Sorption of U(VI) onto TiO2. A vibrational spectroscopic analysis of the sorption processes

A detailed knowledge of the sorption processes of uranium(VI) onto titanium(IV) dioxide (TiO2) can serve as a model for the elucidation of molecular processes on more complex mineral surfaces. Because of the high stability, low solubility over a wide pH range and the well-known structure of TiO2, sorption studies with U(VI) can be carried out throughout a large range of experimental parameters [1-3].

In this work, we used attenuated total reflection Fourier-transform infrared (ATR FT-IR) spectroscopy in an in situ investigation of the sorption processes of U(VI) onto TiO2. A set of highly purified and well characterized TiO2 phases from different origins differing in the ratio of the most stable polymorphs, i.e. anatase and rutile, in specific surface area and in particle size distribution was investigated. Irrespective of the composition of the mineral phase, it was shown that U(VI) mainly forms a similar inner sphere complex, showing an absorption maximum shifted of about 20 cm−1 to lower wavenumbers compared to the aqueous species.

The influence of the aqueous speciation on the sorption process was studied using different concentrations of the actinide ions and at different pH values. The high sensitivity of the in situ ATR FT-IR technique allows the study of U(VI) concentrations down to the lower micromolar range. From these results, it is concluded that only one significant surface U(VI) complex forms in the pH range between 4 and 7, and across a range of aqueous uranyl concentrations. The surface speciation of uranyl therefore involves fewer species than the aqueous speciation in these experimental systems, as is consistent with the findings of a previous study [4].

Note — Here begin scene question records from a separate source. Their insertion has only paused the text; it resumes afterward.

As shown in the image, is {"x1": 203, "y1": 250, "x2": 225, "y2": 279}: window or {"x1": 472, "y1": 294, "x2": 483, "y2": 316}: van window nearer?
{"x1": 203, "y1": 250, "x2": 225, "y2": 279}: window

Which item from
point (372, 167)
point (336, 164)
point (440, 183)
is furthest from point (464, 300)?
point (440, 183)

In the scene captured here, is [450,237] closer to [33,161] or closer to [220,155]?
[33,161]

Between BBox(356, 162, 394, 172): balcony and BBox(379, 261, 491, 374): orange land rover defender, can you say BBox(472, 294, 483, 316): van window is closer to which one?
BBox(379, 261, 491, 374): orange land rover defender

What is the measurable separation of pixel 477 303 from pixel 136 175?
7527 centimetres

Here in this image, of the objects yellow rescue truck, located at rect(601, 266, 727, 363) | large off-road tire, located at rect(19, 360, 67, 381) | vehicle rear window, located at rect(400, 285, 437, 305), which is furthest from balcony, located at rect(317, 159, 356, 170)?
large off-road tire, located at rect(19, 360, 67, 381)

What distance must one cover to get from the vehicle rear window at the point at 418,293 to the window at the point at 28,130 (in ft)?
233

Furthermore, the capability of a fast scanning of IR spectra makes it feasible to carry out time-resolved experiments of the sorption processes with a time resolution in the sub-minute time range. It is shown that in the early steps of the U(VI) sorption a transient species is formed on the mineral phase showing a clearly red-shifted absorption maximum. After prolonged sorption the IR spectra indicate the formation of a stable surface species which is commonly found on TiO2 phases. These findings give new insights into the surface complex formation of U(VI) on titanium dioxide at a molecular level.

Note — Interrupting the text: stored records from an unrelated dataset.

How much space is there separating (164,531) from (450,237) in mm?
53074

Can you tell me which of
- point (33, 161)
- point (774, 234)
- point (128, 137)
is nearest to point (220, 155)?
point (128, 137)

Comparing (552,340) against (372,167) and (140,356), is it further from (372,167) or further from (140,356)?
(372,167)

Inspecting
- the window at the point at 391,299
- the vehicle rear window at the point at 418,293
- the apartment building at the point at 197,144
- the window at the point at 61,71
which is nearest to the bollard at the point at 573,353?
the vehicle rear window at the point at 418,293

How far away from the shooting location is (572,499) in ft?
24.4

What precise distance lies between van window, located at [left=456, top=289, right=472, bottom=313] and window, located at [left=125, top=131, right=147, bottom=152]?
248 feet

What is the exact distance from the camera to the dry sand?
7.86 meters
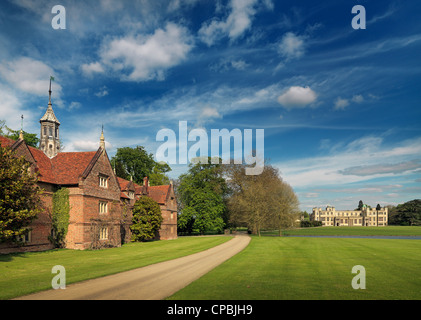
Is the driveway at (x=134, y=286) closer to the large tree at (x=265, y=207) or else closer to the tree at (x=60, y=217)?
the tree at (x=60, y=217)

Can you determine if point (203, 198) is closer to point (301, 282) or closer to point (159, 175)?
point (159, 175)

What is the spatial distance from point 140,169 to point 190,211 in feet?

[1] Den Auwer, C., Drot, R., Simoni, E., Conradson, S. D., Gailhanou, M. and de Leon, J. M. (2003) "Grazing incidence XAFS spectroscopy of uranyl sorbed onto TiO2 rutile surfaces." New J. Chem. 27, 648-655.
[2] Wazne, M., Meng, X. G., Korfiatis, G. P. and Christodoulatos, C. (2006) "Carbonate effects on hexavalent uranium removal from water by nanocrystalline titanium dioxide." J. Hazard. Mater. 136, 47-52.
[3] Vandenborre, J., Drot, R. and Simoni, E. (2007) "Interaction mechanisms between uranium(VI) and rutile titanium dioxide: From single crystal to powder." Inorg. Chem. 46, 1291-1296.
[4] Lefèvre, G., Kneppers, J. and Fédoroff, M. (2008) "Sorption of uranyl ions on titanium oxide studied by ATR-IR spectroscopy." J. Colloid Interface Sci. 327, 15-20.